Hong Kong's economy is steadily recovering, with gross domestic product (GDP) growing 5.9 percent year-on-year in the first quarter of 2026, Ta Kung Pao reported. International credit rating agencies have consecutively affirmed Hong Kong's ratings.
S&P Global Ratings has affirmed Hong Kong's long-term and short-term issuer credit ratings at "AA+" and "A-1+" respectively, with a stable outlook. S&P stated that despite an uncertain international economic environment, the Hong Kong economy is expected to remain relatively resilient over the next three to four years, leading to the affirmation of the ratings and outlook.
While the Hong Kong government's overall fiscal balance remains in deficit, its operating account has returned to surplus, alleviating pressure on fiscal reserves.
S&P noted that Hong Kong's economic growth prospects will likely depend on several strategic initiatives. These include the large-scale infrastructure projects of the Northern Metropolis, the development of the Guangdong-Hong Kong-Macao Greater Bay Area (GBA), and deeper market integration with the mainland through various connectivity schemes. The agency believes that even as the government increases infrastructure spending, the overall fiscal deficit will average below 4 percent of GDP.

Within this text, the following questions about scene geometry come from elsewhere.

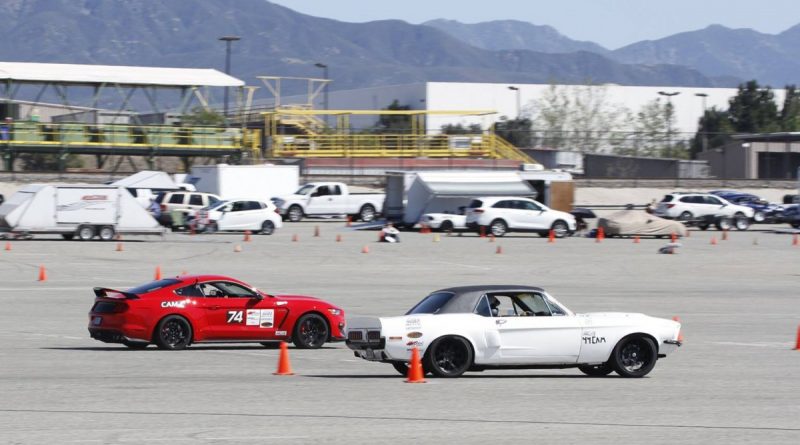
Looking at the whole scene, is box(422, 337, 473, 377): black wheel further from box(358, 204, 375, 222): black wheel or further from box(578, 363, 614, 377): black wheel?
box(358, 204, 375, 222): black wheel

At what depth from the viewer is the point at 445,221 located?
46.5 metres

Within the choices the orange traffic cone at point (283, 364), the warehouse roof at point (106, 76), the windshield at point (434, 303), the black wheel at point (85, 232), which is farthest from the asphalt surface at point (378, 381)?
the warehouse roof at point (106, 76)

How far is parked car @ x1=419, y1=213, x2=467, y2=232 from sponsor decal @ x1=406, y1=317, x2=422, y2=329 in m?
31.6

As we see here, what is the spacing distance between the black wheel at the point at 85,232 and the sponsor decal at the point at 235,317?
2322 centimetres

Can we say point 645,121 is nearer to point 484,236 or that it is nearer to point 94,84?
point 94,84

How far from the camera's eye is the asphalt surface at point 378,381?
10.9 m

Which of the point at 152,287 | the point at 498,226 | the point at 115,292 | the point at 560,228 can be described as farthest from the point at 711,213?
the point at 115,292

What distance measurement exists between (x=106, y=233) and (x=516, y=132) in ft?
185

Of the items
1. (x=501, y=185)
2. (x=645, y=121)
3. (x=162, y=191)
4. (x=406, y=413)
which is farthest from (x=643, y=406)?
(x=645, y=121)

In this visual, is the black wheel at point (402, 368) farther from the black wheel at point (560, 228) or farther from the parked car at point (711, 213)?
the parked car at point (711, 213)

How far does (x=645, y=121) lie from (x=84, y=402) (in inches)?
4019

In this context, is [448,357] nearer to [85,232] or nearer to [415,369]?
[415,369]

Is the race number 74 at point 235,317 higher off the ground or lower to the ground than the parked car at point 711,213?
lower

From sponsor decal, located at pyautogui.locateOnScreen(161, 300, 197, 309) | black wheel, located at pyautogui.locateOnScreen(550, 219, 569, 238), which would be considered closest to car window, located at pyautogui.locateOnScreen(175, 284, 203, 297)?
sponsor decal, located at pyautogui.locateOnScreen(161, 300, 197, 309)
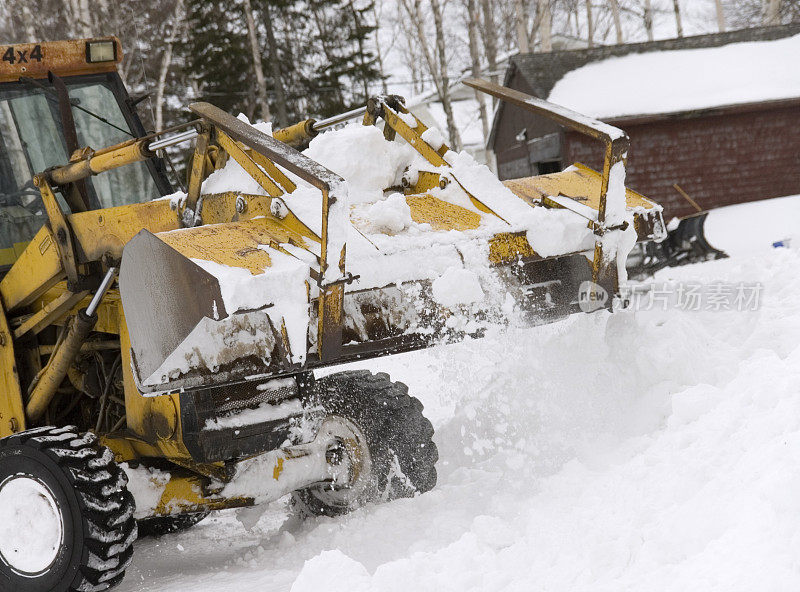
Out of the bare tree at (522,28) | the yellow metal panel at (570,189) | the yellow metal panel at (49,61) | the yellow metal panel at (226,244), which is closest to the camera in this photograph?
the yellow metal panel at (226,244)

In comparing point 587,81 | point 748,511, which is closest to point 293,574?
point 748,511

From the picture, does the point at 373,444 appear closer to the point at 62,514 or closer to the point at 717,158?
the point at 62,514

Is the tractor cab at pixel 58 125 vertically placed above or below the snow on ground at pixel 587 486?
above

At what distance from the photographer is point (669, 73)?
1820cm

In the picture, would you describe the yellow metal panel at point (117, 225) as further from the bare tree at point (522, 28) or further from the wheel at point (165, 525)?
the bare tree at point (522, 28)

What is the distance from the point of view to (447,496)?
4410 mm

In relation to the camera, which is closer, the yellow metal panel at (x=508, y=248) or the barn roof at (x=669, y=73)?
the yellow metal panel at (x=508, y=248)

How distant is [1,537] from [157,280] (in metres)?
1.66

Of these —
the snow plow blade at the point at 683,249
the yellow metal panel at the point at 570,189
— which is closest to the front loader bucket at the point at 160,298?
the yellow metal panel at the point at 570,189

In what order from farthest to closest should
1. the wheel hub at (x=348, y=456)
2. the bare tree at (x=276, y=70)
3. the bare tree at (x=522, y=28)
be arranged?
the bare tree at (x=522, y=28)
the bare tree at (x=276, y=70)
the wheel hub at (x=348, y=456)

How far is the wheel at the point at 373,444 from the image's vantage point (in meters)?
4.62

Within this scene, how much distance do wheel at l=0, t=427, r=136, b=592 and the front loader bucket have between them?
2.34 feet

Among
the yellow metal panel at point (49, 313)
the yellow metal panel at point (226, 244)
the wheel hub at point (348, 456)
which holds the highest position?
the yellow metal panel at point (226, 244)

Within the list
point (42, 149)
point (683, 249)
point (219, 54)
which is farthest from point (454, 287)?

Northern Metropolis development to attract investment
S&P expects the Northern Metropolis plan to attract more investment from government-linked entities and the private sector, thereby helping to promote the development of technology-related industries and high-value-added professional services. This is particularly significant as traditional economic growth drivers — such as tourism, retail, and property construction — show signs of weakening, prompting the government to actively seek more diversified engines of growth.
Regarding the impact of geopolitical military conflicts in the Middle East on Hong Kong, S&P said the city's balance sheet continues to repair, market sentiment is improving, and domestic consumption demand has surged by 16 percent. However, due to the uncertainty arising from the Middle East conflicts, the pace of growth may moderate in the coming quarters. S&P added that because Hong Kong's manufacturing sector is relatively small and the city can import energy from the mainland, its economy remains less vulnerable to energy shocks.